Find a quadratic polynomial each with the given numbers as the sum and product of its zeroes respectively.
(i) \(\dfrac{1}{4}, -1\)
(ii) \(\sqrt{2}, \dfrac{1}{3}\)
(iii) \(0, \sqrt{5}\)
(iv) \(1, 1\)
(v) \(-\dfrac{1}{4}, \dfrac{1}{4}\)
(vi) \(4, 1\)
Method using sum and product of zeroes
Let a quadratic polynomial have zeroes \(\alpha\) and \(\beta\). Then
\[ \alpha + \beta = S, \quad \alpha\beta = P. \]
The standard quadratic polynomial whose zeroes are \(\alpha\) and \(\beta\) is
\[ p(x) = x^2 - Sx + P. \]
Any non-zero scalar multiple of this polynomial represents the same pair of zeroes.
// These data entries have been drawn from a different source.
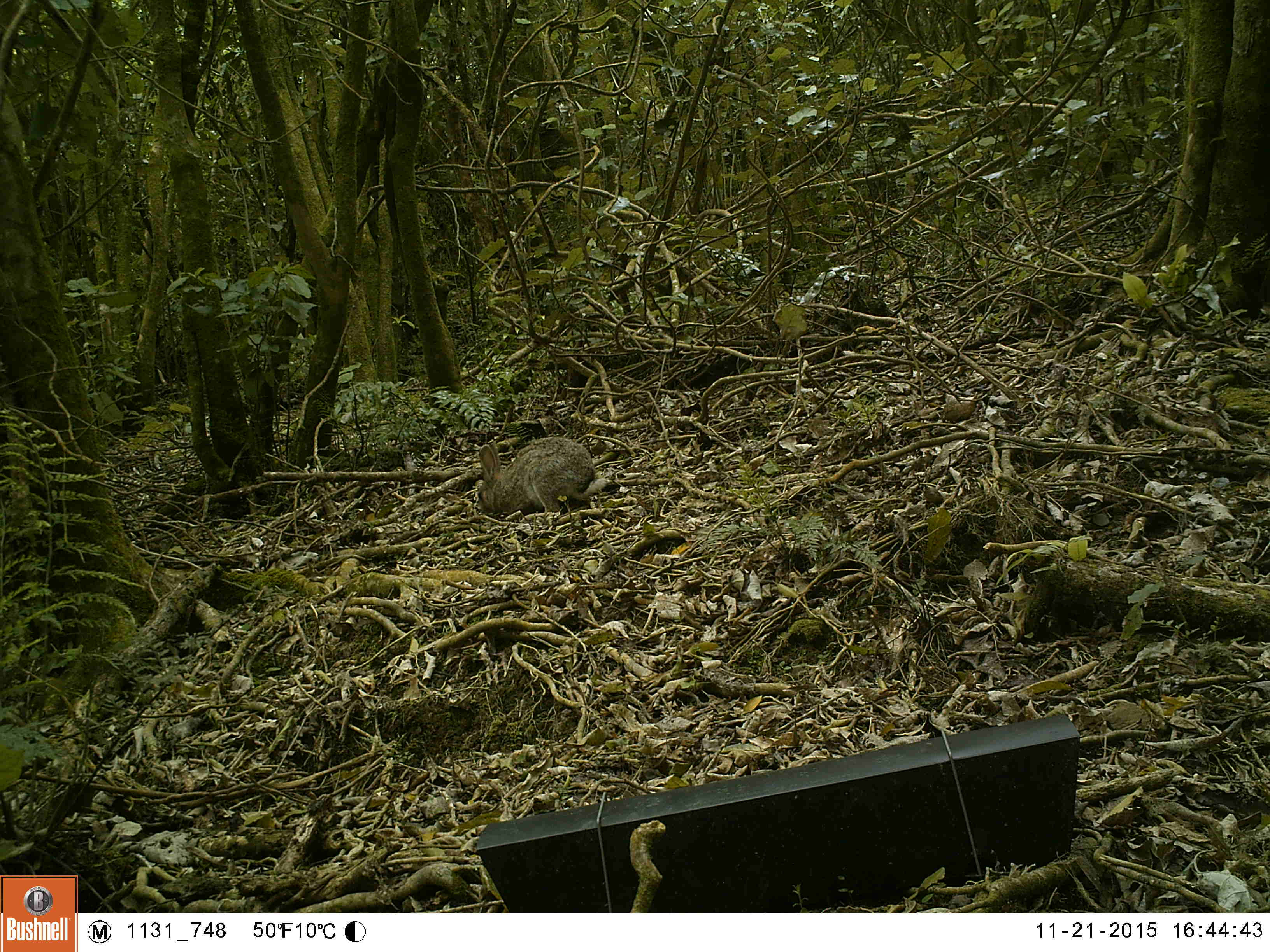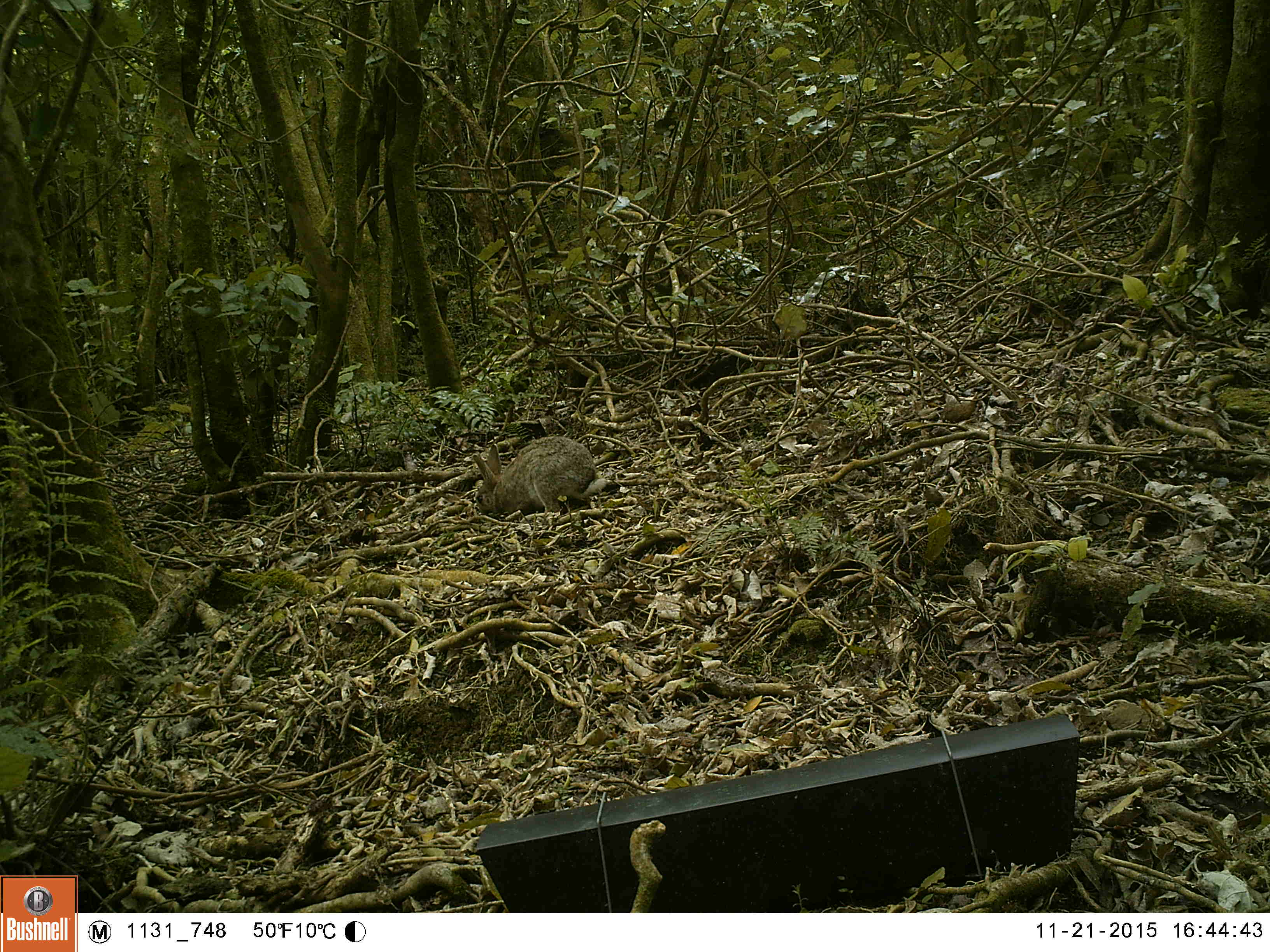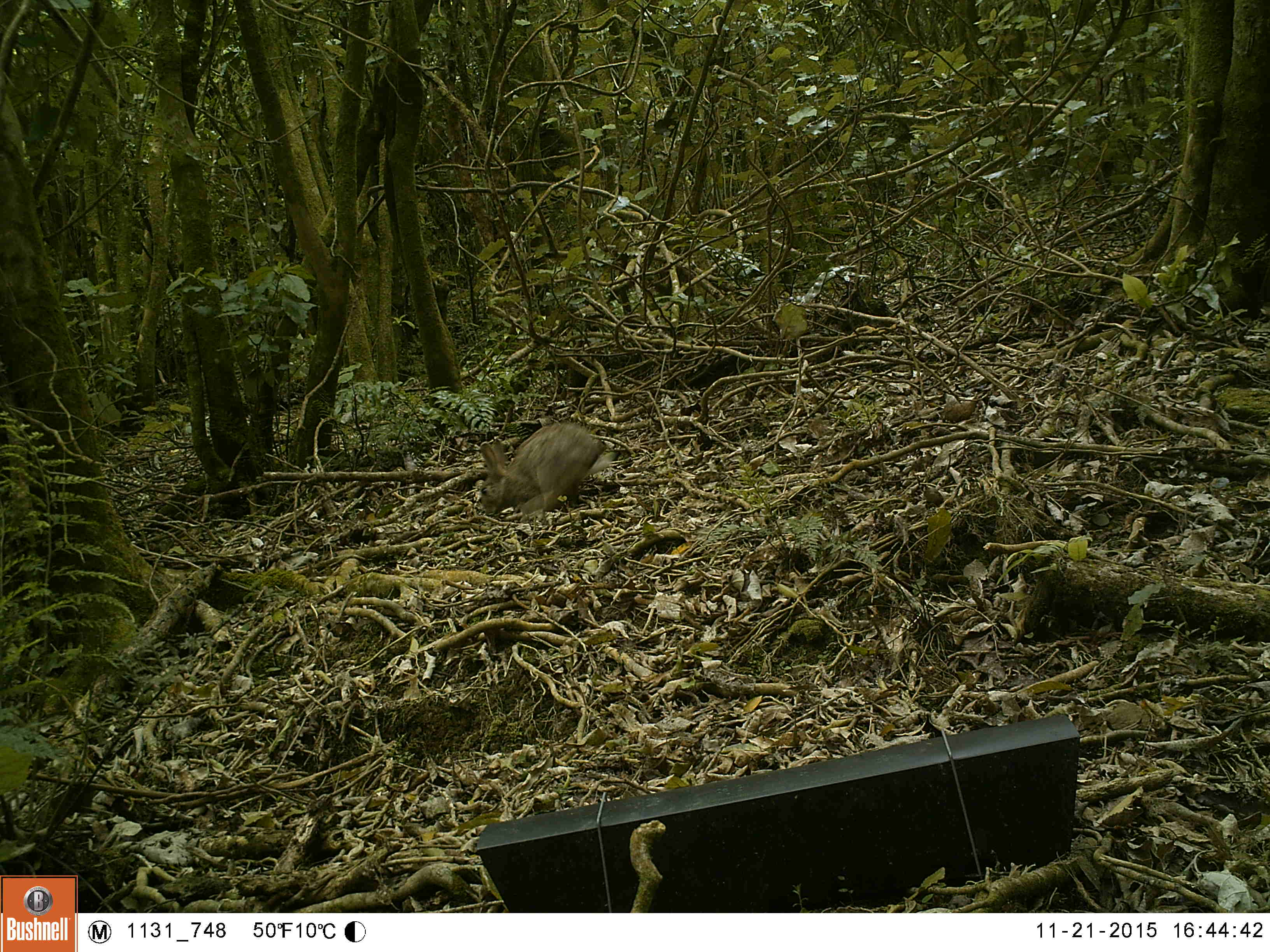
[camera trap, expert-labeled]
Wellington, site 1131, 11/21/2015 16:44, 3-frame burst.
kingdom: Animalia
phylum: Chordata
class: Mammalia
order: Lagomorpha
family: Leporidae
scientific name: Leporidae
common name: rabbit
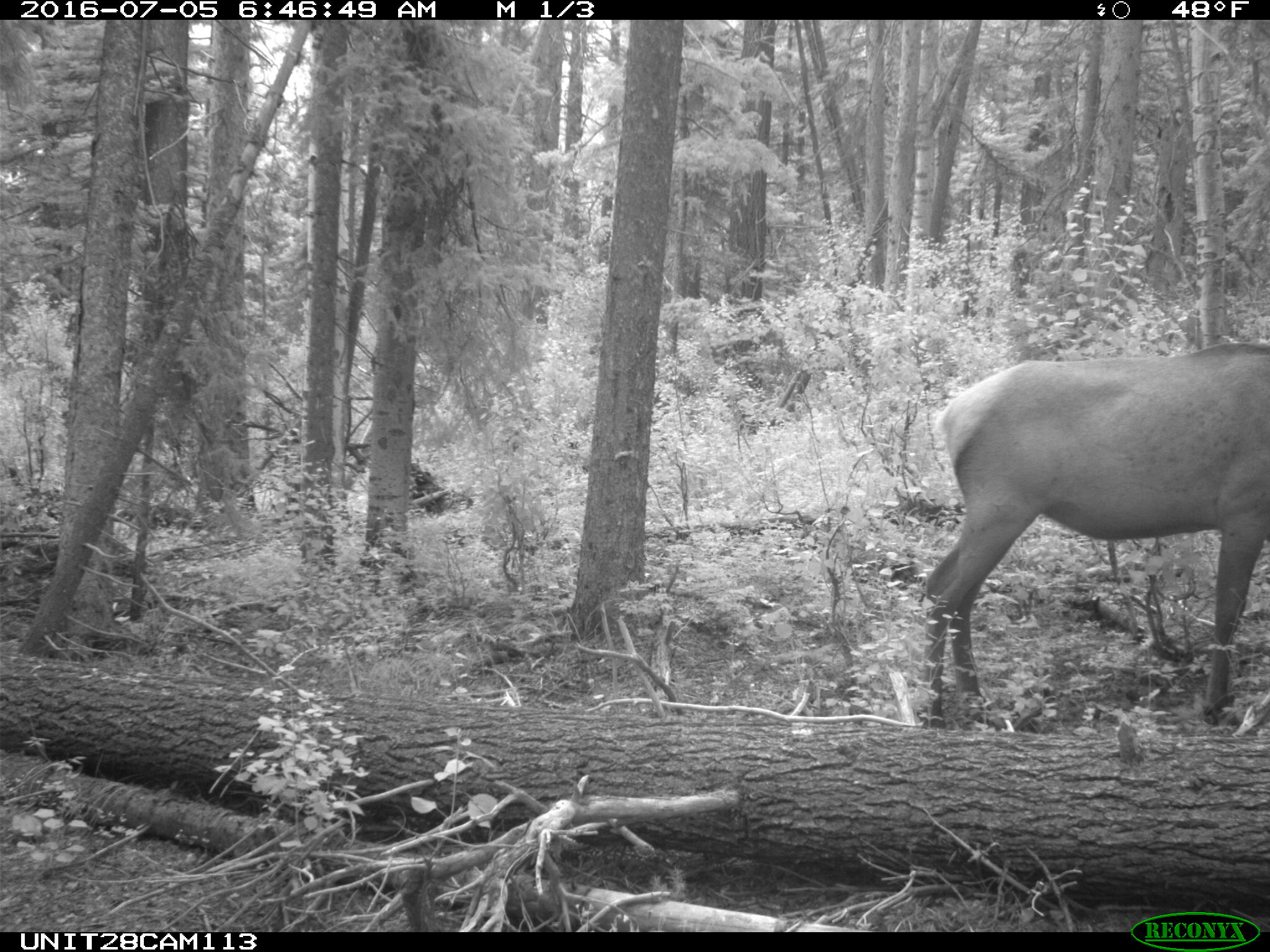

The given first number is taken as the sum \(S\) and the second as the product \(P\).
(i) \(S = \dfrac{1}{4}, \; P = -1\)
Start with
\[ p(x) = x^2 - \frac{1}{4}x - 1. \]
To eliminate fractions, multiply the entire polynomial by 4 (a non-zero constant):
\[ 4p(x) = 4x^2 - x - 4. \]
So a convenient quadratic polynomial is
\[ p(x) = 4x^2 - x - 4. \]
This has sum of zeroes \(\dfrac{1}{4}\) and product \(-1\).
(ii) \(S = \sqrt{2}, \; P = \dfrac{1}{3}\)
Take
\[ p(x) = x^2 - \sqrt{2}x + \frac{1}{3}. \]
Multiply through by 3 to clear denominator:
\[ 3p(x) = 3x^2 - 3\sqrt{2}x + 1. \]
Thus one suitable polynomial is
\[ p(x) = 3x^2 - 3\sqrt{2}x + 1. \]
Its sum of zeroes is \(\sqrt{2}\) and product is \(\dfrac{1}{3}\).
(iii) \(S = 0, \; P = \sqrt{5}\)
Using the general form,
\[ p(x) = x^2 - Sx + P = x^2 - 0 \cdot x + \sqrt{5} = x^2 + \sqrt{5}. \]
Here there is no need to multiply by any constant, so
\[ p(x) = x^2 + \sqrt{5} \]
is the required quadratic polynomial whose zeroes have sum 0 and product \(\sqrt{5}\).
(iv) \(S = 1, \; P = 1\)
The polynomial is
\[ p(x) = x^2 - Sx + P = x^2 - x + 1. \]
The sum of its zeroes is 1 and product is 1, as required.
(v) \(S = -\dfrac{1}{4}, \; P = \dfrac{1}{4}\)
First write
\[ p(x) = x^2 - Sx + P = x^2 - \left(-\frac{1}{4}\right)x + \frac{1}{4} = x^2 + \frac{1}{4}x + \frac{1}{4}. \]
Multiply by 4 to remove fractions:
\[ 4p(x) = 4x^2 + x + 1. \]
So one convenient polynomial is
\[ p(x) = 4x^2 + x + 1. \]
This polynomial has sum of zeroes \(-\dfrac{1}{4}\) and product \(\dfrac{1}{4}\).
(vi) \(S = 4, \; P = 1\)
From the formula,
\[ p(x) = x^2 - Sx + P = x^2 - 4x + 1. \]
So
\[ p(x) = x^2 - 4x + 1 \]
is a quadratic polynomial whose zeroes have sum 4 and product 1.
Therefore, suitable quadratic polynomials for each pair \((S, P)\) are:
(i) \(4x^2 - x - 4\), (ii) \(3x^2 - 3\sqrt{2}x + 1\), (iii) \(x^2 + \sqrt{5}\), (iv) \(x^2 - x + 1\), (v) \(4x^2 + x + 1\), (vi) \(x^2 - 4x + 1\).